Taking a cancer-focused family history is also very important, though something that tends to not be as high a priority as it could be in the course of taking a medical history. It's important to look at the types of cancers that may have occurred in the family as well as their ages of diagnosis. Because as we've already emphasized, age at diagnosis is a very key factor in underlying familial cancer syndromes. The number of affected relatives is important to document; not only how many were affected but also how many were unaffected, as some families vary considerably in size. It's important to look both at the maternal and paternal family history. So commonly, when breast cancer is the consideration in a given patient, we sometimes focus exclusively on the maternal family history, but it's certainly known that, for example, in cases of --- of BRCA syndrome, that transmission through an unaffected father can sometimes occur. It's important to extend the pedigree around each cancer diagnosis because, in this way, we gain additional information about the --- the possibility of a specific cancer predisposition. Also consider the history --- the accuracy of the historian. Some people are better historians than others and, to the extent that the patient is a poor historian, you may have to discount the information provided.

So, in documenting a family history, we have certain conventions that are used in constructing a pedigree. We identify the patient that we're interviewing with an arrow. Obtain information about their siblings and children, if they have any. Document the ages and ages at death of the parents, whenever possible, but extend that family history to include even second-degree relatives, such as aunts or uncles, as shown here.

There are certain red flags for hereditary cancer as already touched on: clustering of the same particular type of cancer in close relatives, unusually early age at cancer onset.
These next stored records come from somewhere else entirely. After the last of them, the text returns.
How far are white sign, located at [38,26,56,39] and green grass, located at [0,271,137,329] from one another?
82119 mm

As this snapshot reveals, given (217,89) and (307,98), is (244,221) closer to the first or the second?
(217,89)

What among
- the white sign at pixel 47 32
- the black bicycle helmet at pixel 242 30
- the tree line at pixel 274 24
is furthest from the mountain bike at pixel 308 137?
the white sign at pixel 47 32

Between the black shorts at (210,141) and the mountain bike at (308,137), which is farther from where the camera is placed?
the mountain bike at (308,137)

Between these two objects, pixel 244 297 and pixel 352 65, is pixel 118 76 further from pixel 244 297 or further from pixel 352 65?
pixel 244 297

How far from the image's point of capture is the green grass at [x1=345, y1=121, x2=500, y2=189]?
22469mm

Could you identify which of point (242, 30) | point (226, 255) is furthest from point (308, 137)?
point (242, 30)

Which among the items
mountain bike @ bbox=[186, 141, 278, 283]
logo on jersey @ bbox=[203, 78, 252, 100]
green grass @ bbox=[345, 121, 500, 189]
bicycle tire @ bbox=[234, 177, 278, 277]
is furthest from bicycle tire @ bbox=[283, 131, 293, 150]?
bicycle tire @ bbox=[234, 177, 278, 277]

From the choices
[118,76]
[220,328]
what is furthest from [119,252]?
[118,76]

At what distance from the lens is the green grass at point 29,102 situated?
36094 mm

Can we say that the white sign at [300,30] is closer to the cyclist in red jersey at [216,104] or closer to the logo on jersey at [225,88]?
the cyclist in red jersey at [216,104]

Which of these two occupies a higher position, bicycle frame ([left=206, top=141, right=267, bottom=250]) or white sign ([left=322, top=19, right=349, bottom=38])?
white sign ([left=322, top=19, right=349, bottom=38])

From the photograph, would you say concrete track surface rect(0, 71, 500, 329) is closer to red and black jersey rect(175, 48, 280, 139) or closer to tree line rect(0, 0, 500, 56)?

So, breast and colorectal cancer, which are important diseases that --- that have important family and, in fact , genetic predispositions, in some cases, tend to be cancers of advancing ages, 60s, 70s, and older. So, when you have a woman with breast cancer in her 20s or 30s, or a man or woman with colorectal cancer in their 20s, 30s, or 40s, this may be a clue to the presence of an underlying inherited susceptibility. [Other red flags are] multiple primaries in a single individual, whether they be multiple cancers involving the same organs, such as bilateral cancer in paired organs, such as the breast; or multiple primaries, for example, colorectal cancer and endometrial cancer in HNPCC. And certainly if there is evidence of autosomal dominant inheritance, transmission from generation to generation through an affected parent and a family pattern that's consistent with a known syndrome. So being familiar with the --- with the known syndromes is very helpful here.

In conclusion, the cancer risk assessment should focus on a variety of key considerations: environment, occupational exposure, infectious agents, biological agents, and the like. Many exposures create a risk for more than one type of cancer. So, as we've seen, smoking and obesity are risk factors for multiple types of tumor, and family history should be a part of the cancer risk assessment for all individuals. Thank you very much. Please let us know if --- if this presentation has been helpful to you. We invite feedback from all program participants. Thank you very much.